• _PROMPT_
Transcribe every entry word for word, but skip the images.

[start of RECORDS FOR THIS EXERCISE]

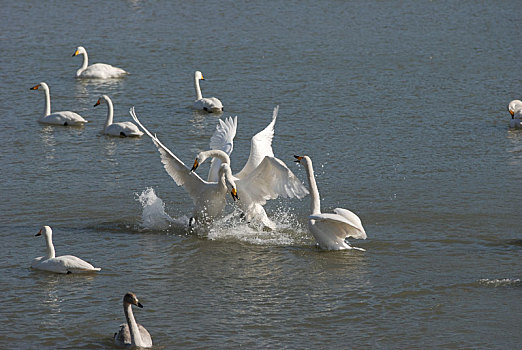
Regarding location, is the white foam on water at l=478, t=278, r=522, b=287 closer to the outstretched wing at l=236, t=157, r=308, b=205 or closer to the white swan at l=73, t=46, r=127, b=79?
the outstretched wing at l=236, t=157, r=308, b=205

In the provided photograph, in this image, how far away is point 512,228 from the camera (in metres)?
12.0

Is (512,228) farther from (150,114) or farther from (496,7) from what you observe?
(496,7)

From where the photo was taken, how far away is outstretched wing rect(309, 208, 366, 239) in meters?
11.0

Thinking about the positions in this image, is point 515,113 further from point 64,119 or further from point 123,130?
point 64,119

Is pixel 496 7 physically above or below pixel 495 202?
above

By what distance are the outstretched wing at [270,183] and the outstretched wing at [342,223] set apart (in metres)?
0.53

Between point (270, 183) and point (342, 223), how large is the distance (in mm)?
1364

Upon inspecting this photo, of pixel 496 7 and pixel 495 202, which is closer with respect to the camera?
pixel 495 202

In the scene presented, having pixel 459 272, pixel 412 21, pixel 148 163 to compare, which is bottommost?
pixel 459 272

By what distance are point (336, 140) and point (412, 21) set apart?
13.1m

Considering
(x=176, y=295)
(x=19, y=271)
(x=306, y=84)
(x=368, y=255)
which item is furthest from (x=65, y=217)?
(x=306, y=84)

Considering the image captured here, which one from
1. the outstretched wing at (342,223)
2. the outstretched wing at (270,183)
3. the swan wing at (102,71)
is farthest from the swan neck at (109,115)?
the outstretched wing at (342,223)

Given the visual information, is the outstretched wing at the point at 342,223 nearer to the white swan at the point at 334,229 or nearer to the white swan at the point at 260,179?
the white swan at the point at 334,229

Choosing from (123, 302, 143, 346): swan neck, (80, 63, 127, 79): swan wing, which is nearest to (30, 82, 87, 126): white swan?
(80, 63, 127, 79): swan wing
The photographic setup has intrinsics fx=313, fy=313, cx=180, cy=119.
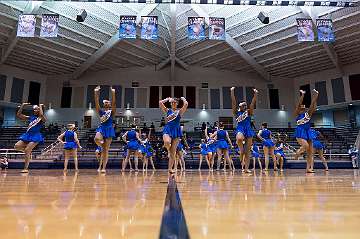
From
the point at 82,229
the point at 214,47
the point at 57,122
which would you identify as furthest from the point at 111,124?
the point at 57,122

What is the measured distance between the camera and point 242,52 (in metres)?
25.4

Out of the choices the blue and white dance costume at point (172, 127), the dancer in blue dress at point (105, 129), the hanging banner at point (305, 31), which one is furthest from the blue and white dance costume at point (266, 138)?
the hanging banner at point (305, 31)

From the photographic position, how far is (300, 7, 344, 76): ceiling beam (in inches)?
785

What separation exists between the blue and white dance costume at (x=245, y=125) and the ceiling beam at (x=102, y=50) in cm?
1542

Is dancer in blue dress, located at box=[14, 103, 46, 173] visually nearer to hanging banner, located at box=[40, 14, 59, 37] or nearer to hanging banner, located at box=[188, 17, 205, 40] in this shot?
hanging banner, located at box=[40, 14, 59, 37]

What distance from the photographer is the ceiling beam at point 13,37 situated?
18.9 meters

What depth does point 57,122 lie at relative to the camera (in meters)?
29.4

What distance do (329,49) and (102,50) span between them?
17640mm

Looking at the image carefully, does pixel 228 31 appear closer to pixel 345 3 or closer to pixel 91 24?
pixel 345 3

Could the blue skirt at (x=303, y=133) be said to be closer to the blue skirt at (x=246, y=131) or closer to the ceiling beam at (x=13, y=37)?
the blue skirt at (x=246, y=131)

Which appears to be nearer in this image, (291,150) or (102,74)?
(291,150)

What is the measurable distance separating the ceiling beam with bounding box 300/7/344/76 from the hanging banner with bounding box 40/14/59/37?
14.8m

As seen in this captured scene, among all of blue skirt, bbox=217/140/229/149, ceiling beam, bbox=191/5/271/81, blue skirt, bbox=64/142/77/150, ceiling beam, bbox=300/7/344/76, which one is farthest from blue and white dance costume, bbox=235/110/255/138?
ceiling beam, bbox=191/5/271/81

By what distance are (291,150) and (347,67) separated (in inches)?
451
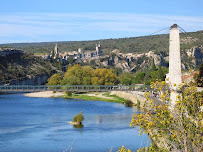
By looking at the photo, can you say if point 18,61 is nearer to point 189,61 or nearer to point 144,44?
point 189,61

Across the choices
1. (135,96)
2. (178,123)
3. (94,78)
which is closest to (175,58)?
(178,123)

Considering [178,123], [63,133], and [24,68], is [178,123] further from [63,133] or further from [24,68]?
[24,68]

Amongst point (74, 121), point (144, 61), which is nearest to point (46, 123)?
point (74, 121)

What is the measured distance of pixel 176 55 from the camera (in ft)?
78.8

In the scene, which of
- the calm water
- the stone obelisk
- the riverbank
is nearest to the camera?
the stone obelisk

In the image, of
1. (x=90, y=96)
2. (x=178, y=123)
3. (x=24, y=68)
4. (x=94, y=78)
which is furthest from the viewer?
(x=24, y=68)

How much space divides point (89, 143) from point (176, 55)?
6910 mm

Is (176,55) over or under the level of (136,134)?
over

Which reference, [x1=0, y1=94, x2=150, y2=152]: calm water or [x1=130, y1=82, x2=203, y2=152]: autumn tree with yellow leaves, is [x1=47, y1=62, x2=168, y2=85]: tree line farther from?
[x1=130, y1=82, x2=203, y2=152]: autumn tree with yellow leaves

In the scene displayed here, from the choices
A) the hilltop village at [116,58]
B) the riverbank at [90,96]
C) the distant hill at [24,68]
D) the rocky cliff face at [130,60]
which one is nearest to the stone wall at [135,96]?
the riverbank at [90,96]

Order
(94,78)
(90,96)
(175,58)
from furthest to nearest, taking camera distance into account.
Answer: (94,78) < (90,96) < (175,58)

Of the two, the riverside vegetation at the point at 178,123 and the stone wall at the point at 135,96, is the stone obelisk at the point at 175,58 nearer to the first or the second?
the riverside vegetation at the point at 178,123

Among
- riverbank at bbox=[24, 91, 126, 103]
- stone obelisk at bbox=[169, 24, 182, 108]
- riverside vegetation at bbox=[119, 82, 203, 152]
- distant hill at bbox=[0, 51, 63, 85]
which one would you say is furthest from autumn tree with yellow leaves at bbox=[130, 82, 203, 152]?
distant hill at bbox=[0, 51, 63, 85]

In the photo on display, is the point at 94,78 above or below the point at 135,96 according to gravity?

[end of RECORDS FOR THIS EXERCISE]

• _OUTPUT OF THE EXERCISE_
Regarding location, is the white foam on water at l=478, t=278, r=522, b=287 closer to the outstretched wing at l=236, t=157, r=308, b=205 or closer to the white swan at l=73, t=46, r=127, b=79?
the outstretched wing at l=236, t=157, r=308, b=205

In the provided photograph, in this image, how far away is point 512,228 from the camera (in metres)?
12.0

Is (512,228) farther from (150,114) or farther from (496,7) from what you observe?
(496,7)

From where the photo was taken, how far away is outstretched wing rect(309, 208, 366, 239) in meters?
11.0

Thinking about the positions in this image, is point 515,113 further from point 64,119 or further from point 123,130?
point 64,119

Is pixel 496 7 physically above or below pixel 495 202?
above

By what distance are the outstretched wing at [270,183] and the outstretched wing at [342,223] set apart (in metres)?
0.53

Between point (270, 183) and point (342, 223), how large is the distance (in mm)?
1364

Upon inspecting this photo, of pixel 496 7 and pixel 495 202, which is closer with respect to the camera?
pixel 495 202

In the scene presented, having pixel 459 272, pixel 412 21, pixel 148 163 to compare, which is bottommost?
pixel 459 272

By what distance are point (336, 140) and point (412, 21) set apart?
13.1m

Considering
(x=176, y=295)
(x=19, y=271)
(x=306, y=84)
(x=368, y=255)
which item is furthest from (x=65, y=217)?
(x=306, y=84)

Considering the image captured here, which one from
1. the outstretched wing at (342,223)
2. the outstretched wing at (270,183)
3. the swan wing at (102,71)
is farthest from the swan neck at (109,115)?
the outstretched wing at (342,223)

Given the visual information, is the outstretched wing at the point at 342,223 nearer to the white swan at the point at 334,229 or nearer to the white swan at the point at 260,179?
the white swan at the point at 334,229

Choosing from (123, 302, 143, 346): swan neck, (80, 63, 127, 79): swan wing, which is nearest to (30, 82, 87, 126): white swan?
(80, 63, 127, 79): swan wing
The photographic setup has intrinsics fx=313, fy=313, cx=180, cy=119.
From
the point at 82,229
the point at 214,47
the point at 57,122
which would you identify as furthest from the point at 111,124?
the point at 57,122

What is the measured distance between the camera and point 242,52 (in metres)?
25.4

Out of the choices the blue and white dance costume at point (172, 127), the dancer in blue dress at point (105, 129), the hanging banner at point (305, 31), which one is furthest from the blue and white dance costume at point (266, 138)?
the hanging banner at point (305, 31)

From the photographic position, how far is (300, 7, 344, 76): ceiling beam (in inches)?
785

What separation exists between the blue and white dance costume at (x=245, y=125) and the ceiling beam at (x=102, y=50) in cm?
1542

Is dancer in blue dress, located at box=[14, 103, 46, 173] visually nearer to hanging banner, located at box=[40, 14, 59, 37] or nearer to hanging banner, located at box=[188, 17, 205, 40] in this shot?
hanging banner, located at box=[40, 14, 59, 37]

What distance from the photographer is the ceiling beam at point 13,37 situated?
18.9 meters

What depth does point 57,122 lie at relative to the camera (in meters)?
29.4

What distance do (329,49) and (102,50) span between them?
17640mm

Looking at the image carefully, does pixel 228 31 appear closer to pixel 345 3 or closer to pixel 91 24?
pixel 345 3

Could the blue skirt at (x=303, y=133) be said to be closer to the blue skirt at (x=246, y=131) or closer to the ceiling beam at (x=13, y=37)?
the blue skirt at (x=246, y=131)

Which appears to be nearer in this image, (291,150) or (102,74)?
(291,150)

What is the measurable distance separating the ceiling beam with bounding box 300/7/344/76 from the hanging banner with bounding box 40/14/59/37?
14.8m

As seen in this captured scene, among all of blue skirt, bbox=217/140/229/149, ceiling beam, bbox=191/5/271/81, blue skirt, bbox=64/142/77/150, ceiling beam, bbox=300/7/344/76, which one is farthest from blue and white dance costume, bbox=235/110/255/138?
ceiling beam, bbox=191/5/271/81

By what distance are (291,150) and (347,67) separated (in inches)?
451
By looking at the photo, can you say if point 18,61 is nearer to point 189,61 or nearer to point 144,44?
point 189,61

Across the choices
1. (135,96)
2. (178,123)
3. (94,78)
which is closest to (175,58)?
(178,123)

Considering [178,123], [63,133], and [24,68], is [178,123] further from [63,133] or further from [24,68]?
[24,68]

Amongst point (74, 121), point (144, 61), which is nearest to point (46, 123)?
point (74, 121)

What is the measured distance of pixel 176 55 from the camera (in ft)?
78.8

In the scene, which of
- the calm water
- the stone obelisk
- the riverbank
is nearest to the camera?
the stone obelisk

In the image, of
1. (x=90, y=96)
2. (x=178, y=123)
3. (x=24, y=68)
4. (x=94, y=78)
which is furthest from the viewer?
(x=24, y=68)

How much space divides point (89, 143) from point (176, 55)?
6910 mm

Is (176,55) over or under the level of (136,134)?
over

Which reference, [x1=0, y1=94, x2=150, y2=152]: calm water or [x1=130, y1=82, x2=203, y2=152]: autumn tree with yellow leaves, is [x1=47, y1=62, x2=168, y2=85]: tree line farther from?
[x1=130, y1=82, x2=203, y2=152]: autumn tree with yellow leaves

In the scene displayed here, from the choices
A) the hilltop village at [116,58]
B) the riverbank at [90,96]
C) the distant hill at [24,68]
D) the rocky cliff face at [130,60]
which one is nearest to the stone wall at [135,96]?
the riverbank at [90,96]

Order
(94,78)
(90,96)
(175,58)
from furthest to nearest, taking camera distance into account.
Answer: (94,78) < (90,96) < (175,58)

Of the two, the riverside vegetation at the point at 178,123 and the stone wall at the point at 135,96, is the stone obelisk at the point at 175,58 nearer to the first or the second?
the riverside vegetation at the point at 178,123

Among
- riverbank at bbox=[24, 91, 126, 103]
- stone obelisk at bbox=[169, 24, 182, 108]
- riverside vegetation at bbox=[119, 82, 203, 152]
- distant hill at bbox=[0, 51, 63, 85]
which one would you say is furthest from autumn tree with yellow leaves at bbox=[130, 82, 203, 152]?
distant hill at bbox=[0, 51, 63, 85]

In the photo on display, is the point at 94,78 above or below the point at 135,96 according to gravity?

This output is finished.